> **SELECTION**
'''

How to give up on reviewing

on

Angst turns to anger to acceptance (of your lot, if not of your paper). Yes, it’s the CHI 2010 rebuttal period. A short few days to try to address the reviewers’ misreading of your paper before the program committee throws it into the reject pile, requiring you to rewrite it for another conference. While it is easy to find fault with the process that puts one or more person-years’ of work into the hands of “three angry men” who may or may not be in a position to judge the work fairly, it is not clear how to improve the process. James Landay recently wrote about the frustrations of getting systems papers accepted, and in a comment on that post, jofish pointed out that the concerns apply more widely because CHI consists of many small communities with different methodological expectations that are not necessarily appreciated by reviewers.

So how could you make this process more reliable? How could you make reviewers more accountable? One possible solution is to publish the reviews in addition to the paper, thereby bringing public attention to an otherwise private process with poor accounting for performance. To avoid conflict over paper reviews from escalating beyond the paper in question (which may well happen when people’s tenures are involved), reviews would need to be anonymous. Unfortunately, it is unlikely that the reviewers would remain anonymous if enough people see the reviews. Thus it seems improbable that any systematic solution of publishing reviews as a side effect of the current review process is possible.

The crux of the problem, as I see it, is that there aren’t enough qualified, motivated reviewers for  most peer reviewed submissions at CHI, and elsewhere. One key reason for this, of course, is that the only reward for good reviewing is more reviewing. Thus instead of increasing the pool of qualified, competent reviewers, the existing system is forced to resort to large numbers of less-capable (and perhaps less motivated) reviewers, resulting in a rather noisy review process that often makes incorrect decisions, and  occasionally quite spectacularly bad ones.

There remains the possibility of public, signed (or anonymous) reviews that characterize the publish-then-filter model. The scheme works like this: a paper is published on some open-access site such as arxiv.org. People read it and comment on it. Other people rate the comments. In the end, you have a set of high-quality comments that comprise the review of the paper. Authors are free to add new versions that address some of the comments, thereby improving the paper. A subset of these papers that receive positive reviews can then be selected for presentation at conferences. Reviewers who consistently write good reviews should be rewarded by recognizing another class of contribution in the tenure review process. Applied more generally, this approach should also shift credit for contributing to the field from journal editors to journal reviewers, and may shift the “brand” associated with quality scholarship from the journal to the reviewer.

'''

[Segmentation data]
'''

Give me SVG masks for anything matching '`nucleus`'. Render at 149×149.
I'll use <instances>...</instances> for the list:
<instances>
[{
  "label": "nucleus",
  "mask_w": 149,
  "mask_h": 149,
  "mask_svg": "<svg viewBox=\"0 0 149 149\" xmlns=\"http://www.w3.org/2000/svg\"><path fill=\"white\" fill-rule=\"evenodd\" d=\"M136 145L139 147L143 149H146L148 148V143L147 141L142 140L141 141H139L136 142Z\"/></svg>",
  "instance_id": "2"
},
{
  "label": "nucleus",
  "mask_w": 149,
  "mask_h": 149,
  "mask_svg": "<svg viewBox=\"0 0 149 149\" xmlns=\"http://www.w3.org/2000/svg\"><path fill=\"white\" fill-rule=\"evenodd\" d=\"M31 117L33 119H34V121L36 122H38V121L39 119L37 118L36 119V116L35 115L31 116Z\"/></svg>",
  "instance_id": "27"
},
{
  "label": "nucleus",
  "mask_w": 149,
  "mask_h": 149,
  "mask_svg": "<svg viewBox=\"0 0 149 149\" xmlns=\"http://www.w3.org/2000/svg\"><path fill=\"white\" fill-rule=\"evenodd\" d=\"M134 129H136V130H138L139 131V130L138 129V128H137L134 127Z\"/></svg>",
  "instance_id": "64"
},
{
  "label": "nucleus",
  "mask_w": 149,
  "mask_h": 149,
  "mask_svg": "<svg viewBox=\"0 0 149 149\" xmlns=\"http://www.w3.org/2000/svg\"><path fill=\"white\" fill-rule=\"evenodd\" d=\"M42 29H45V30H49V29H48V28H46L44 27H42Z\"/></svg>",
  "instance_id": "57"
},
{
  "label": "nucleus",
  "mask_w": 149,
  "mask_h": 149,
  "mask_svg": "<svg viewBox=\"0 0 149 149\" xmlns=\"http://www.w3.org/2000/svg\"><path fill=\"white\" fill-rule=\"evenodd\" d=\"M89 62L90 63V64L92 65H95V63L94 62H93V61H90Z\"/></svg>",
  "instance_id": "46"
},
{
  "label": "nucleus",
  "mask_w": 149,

'''

> **OBJECTIVES**
(a) According to the reviewing post, why would reviews need to be anonymous if they were published alongside the paper? Answer in one to three sentences.
(b) Print the stretch of the reviewing post from "So how could" through "process is possible.".

> **ANSWERS PROVIDED**
(a) Reviews would need to be anonymous so that conflict over a paper's reviews would not escalate beyond the paper itself. The post notes that such escalation may well happen when people's tenures are involved.

(b)
So how could you make this process more reliable? How could you make reviewers more accountable? One possible solution is to publish the reviews in addition to the paper, thereby bringing public attention to an otherwise private process with poor accounting for performance. To avoid conflict over paper reviews from escalating beyond the paper in question (which may well happen when people’s tenures are involved), reviews would need to be anonymous. Unfortunately, it is unlikely that the reviewers would remain anonymous if enough people see the reviews. Thus it seems improbable that any systematic solution of publishing reviews as a side effect of the current review process is possible.